In the listing below, locate the lines that hold "Zealand" and copy them.

• Records supplied
■ ■ ■

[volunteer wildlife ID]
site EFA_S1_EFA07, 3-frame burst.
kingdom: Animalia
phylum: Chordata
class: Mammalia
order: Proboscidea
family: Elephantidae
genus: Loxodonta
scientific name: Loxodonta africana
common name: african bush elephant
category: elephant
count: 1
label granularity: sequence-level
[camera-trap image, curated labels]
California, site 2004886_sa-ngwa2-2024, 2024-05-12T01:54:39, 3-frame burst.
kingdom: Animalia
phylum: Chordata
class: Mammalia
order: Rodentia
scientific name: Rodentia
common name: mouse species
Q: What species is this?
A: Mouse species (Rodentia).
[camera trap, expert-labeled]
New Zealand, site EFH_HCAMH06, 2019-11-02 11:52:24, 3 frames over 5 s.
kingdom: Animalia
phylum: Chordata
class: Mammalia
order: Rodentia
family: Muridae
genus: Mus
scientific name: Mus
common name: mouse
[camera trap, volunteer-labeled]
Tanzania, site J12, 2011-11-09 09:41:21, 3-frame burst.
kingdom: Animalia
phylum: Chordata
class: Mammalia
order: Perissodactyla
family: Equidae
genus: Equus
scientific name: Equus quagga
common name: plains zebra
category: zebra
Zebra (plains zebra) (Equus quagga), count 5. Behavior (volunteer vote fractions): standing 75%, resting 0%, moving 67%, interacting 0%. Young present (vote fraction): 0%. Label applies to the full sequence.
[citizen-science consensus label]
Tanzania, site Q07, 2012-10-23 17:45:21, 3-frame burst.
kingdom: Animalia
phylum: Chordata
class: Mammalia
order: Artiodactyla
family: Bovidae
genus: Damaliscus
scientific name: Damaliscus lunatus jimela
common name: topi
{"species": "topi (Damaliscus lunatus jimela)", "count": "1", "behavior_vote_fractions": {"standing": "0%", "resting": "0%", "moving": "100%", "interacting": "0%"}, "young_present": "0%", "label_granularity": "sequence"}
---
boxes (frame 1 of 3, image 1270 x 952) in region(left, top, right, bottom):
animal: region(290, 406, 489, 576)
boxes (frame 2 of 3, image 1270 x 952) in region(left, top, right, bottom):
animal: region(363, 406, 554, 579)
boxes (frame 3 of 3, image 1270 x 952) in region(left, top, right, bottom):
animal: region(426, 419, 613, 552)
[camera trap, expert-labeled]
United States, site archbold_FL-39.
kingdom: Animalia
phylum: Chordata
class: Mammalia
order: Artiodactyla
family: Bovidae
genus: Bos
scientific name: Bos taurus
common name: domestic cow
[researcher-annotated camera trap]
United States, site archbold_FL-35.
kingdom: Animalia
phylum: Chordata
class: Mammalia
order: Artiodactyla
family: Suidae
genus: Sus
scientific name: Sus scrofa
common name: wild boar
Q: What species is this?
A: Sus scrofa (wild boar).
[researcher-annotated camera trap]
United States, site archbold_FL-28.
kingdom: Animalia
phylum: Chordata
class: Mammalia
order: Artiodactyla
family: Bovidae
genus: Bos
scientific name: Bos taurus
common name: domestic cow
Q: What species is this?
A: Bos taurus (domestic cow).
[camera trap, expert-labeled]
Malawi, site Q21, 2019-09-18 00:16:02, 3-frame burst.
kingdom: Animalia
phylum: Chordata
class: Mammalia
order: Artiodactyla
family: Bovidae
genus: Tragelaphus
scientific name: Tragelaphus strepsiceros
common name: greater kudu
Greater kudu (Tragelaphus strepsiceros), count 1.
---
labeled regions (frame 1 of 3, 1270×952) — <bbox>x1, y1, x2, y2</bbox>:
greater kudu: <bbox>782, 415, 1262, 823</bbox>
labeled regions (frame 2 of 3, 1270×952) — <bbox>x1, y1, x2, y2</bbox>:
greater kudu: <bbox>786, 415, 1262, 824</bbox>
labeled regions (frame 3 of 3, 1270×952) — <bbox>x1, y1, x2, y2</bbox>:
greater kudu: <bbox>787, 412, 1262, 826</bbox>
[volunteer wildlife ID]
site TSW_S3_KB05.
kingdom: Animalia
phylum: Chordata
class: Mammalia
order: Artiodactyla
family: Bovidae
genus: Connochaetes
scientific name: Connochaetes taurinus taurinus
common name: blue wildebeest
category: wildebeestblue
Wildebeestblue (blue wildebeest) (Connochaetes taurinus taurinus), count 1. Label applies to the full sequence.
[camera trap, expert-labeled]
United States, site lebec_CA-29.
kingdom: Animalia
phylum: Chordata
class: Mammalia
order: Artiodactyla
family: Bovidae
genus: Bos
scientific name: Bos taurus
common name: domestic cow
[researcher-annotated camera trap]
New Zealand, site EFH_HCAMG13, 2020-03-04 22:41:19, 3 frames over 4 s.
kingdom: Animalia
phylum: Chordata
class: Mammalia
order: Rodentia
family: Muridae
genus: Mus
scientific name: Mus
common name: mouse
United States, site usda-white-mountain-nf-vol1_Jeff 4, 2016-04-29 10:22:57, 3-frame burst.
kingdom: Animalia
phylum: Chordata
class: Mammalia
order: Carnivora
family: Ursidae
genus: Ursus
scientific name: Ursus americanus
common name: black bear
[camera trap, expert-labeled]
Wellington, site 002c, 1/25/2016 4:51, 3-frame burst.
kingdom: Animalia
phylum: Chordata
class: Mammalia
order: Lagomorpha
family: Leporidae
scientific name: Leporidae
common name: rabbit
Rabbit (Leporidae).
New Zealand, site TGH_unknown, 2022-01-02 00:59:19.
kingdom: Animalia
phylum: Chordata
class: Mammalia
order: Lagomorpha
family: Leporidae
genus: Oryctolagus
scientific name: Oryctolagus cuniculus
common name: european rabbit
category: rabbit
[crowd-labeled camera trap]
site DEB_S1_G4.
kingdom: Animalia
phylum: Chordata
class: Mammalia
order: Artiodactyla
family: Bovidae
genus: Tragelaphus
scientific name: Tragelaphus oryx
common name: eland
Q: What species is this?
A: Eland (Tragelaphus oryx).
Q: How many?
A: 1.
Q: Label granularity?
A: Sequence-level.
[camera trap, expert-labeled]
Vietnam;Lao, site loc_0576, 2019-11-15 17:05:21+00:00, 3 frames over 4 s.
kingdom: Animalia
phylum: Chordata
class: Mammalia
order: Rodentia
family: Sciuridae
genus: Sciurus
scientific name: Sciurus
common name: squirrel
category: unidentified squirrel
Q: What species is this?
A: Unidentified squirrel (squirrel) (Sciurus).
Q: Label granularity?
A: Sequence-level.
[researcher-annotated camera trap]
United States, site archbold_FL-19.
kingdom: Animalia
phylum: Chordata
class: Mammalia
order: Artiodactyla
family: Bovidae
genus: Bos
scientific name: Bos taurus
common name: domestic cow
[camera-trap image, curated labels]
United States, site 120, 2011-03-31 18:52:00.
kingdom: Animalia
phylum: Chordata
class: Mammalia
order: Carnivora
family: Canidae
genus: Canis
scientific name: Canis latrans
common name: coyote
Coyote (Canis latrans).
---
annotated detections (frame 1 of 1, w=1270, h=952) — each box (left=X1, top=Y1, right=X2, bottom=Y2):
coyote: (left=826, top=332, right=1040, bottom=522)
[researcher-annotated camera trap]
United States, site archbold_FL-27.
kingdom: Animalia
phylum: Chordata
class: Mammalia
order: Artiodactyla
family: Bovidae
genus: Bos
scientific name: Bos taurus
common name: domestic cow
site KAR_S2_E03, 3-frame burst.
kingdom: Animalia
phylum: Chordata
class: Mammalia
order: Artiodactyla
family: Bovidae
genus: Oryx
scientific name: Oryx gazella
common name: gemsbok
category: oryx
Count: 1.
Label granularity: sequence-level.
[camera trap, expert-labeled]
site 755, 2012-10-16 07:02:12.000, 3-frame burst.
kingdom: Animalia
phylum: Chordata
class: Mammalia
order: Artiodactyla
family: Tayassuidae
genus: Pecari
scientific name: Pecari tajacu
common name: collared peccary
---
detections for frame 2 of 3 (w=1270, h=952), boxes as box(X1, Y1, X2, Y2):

■ ■ ■

• Exercise answer
New Zealand, site EFH_HCAMH06, 2019-11-02 11:52:24, 3 frames over 5 s.
New Zealand, site EFH_HCAMG13, 2020-03-04 22:41:19, 3 frames over 4 s.
New Zealand, site TGH_unknown, 2022-01-02 00:59:19.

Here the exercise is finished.